Abstract

ABSTRACTAnglo-American missionaries traveled to Egypt in the nineteenth century in the hopes of revitalizing the Christian minority living under the Ottomans. They quickly realized that the Coptic Church, whose antiquity carried back to the first century, did not welcome or desire assistance from the Protestants. The missionaries were part of a larger colonial movement in the Middle East that drew them into direct contact with a material culture different from their own. The materiality of the Coptic Church, with its icons, Coptic manuscripts, monuments, and valued monastic hierarchy of saints, provided the rhetorical base for missionaries to articulate the deficiencies of the Copts in favor of the enlightened teachings of the Protestants.
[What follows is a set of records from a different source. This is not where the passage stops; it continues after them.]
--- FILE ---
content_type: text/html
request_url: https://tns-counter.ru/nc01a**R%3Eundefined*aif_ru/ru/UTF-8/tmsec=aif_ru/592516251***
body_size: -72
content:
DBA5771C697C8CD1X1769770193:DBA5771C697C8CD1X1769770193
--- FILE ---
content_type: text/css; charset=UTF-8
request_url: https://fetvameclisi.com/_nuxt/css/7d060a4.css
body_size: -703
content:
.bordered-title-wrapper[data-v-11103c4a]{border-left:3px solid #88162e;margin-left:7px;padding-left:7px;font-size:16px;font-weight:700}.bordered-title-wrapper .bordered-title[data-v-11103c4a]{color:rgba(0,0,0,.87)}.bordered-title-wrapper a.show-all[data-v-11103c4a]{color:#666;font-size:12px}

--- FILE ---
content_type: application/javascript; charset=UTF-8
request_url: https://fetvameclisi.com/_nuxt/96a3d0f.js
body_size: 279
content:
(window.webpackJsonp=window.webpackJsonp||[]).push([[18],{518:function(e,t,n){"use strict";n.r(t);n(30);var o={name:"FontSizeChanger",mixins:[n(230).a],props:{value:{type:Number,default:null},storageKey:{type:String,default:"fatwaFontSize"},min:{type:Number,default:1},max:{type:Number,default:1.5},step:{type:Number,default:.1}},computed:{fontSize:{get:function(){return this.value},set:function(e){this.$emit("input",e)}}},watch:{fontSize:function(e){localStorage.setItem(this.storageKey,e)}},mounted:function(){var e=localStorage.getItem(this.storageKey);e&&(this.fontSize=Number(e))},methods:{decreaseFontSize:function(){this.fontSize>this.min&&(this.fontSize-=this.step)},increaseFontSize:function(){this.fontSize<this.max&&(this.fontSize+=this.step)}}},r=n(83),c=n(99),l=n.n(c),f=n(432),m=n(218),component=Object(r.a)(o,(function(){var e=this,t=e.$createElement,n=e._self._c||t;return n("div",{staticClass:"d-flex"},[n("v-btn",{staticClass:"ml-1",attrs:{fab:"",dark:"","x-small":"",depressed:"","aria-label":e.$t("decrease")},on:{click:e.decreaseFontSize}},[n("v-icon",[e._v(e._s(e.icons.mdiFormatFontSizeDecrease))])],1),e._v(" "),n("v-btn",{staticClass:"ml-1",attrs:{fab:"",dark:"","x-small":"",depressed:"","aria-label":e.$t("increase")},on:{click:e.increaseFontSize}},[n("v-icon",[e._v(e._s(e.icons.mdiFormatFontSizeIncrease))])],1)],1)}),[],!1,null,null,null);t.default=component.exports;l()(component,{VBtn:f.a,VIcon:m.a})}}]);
A complex layer of iconic images of the desolate desert, the lifeless tomb, and fanatics in the monasteries helped substantiate the colonial claim that Coptic Christianity was a ruined monument, akin to the ruined temples of antiquity. Travelogs and narratives of Anglo-American missionaries in Egypt provide a rich selection of evidence to examine the rhetorical strategies employed to legitimize why the Copts should abandon their traditional religion and adopt a new Christian heritage. The most effective image used was the desert as the uninhabited land of the uneducated and illiterate. The desert became an iconographic description to communicate the dire state of the Coptic Church.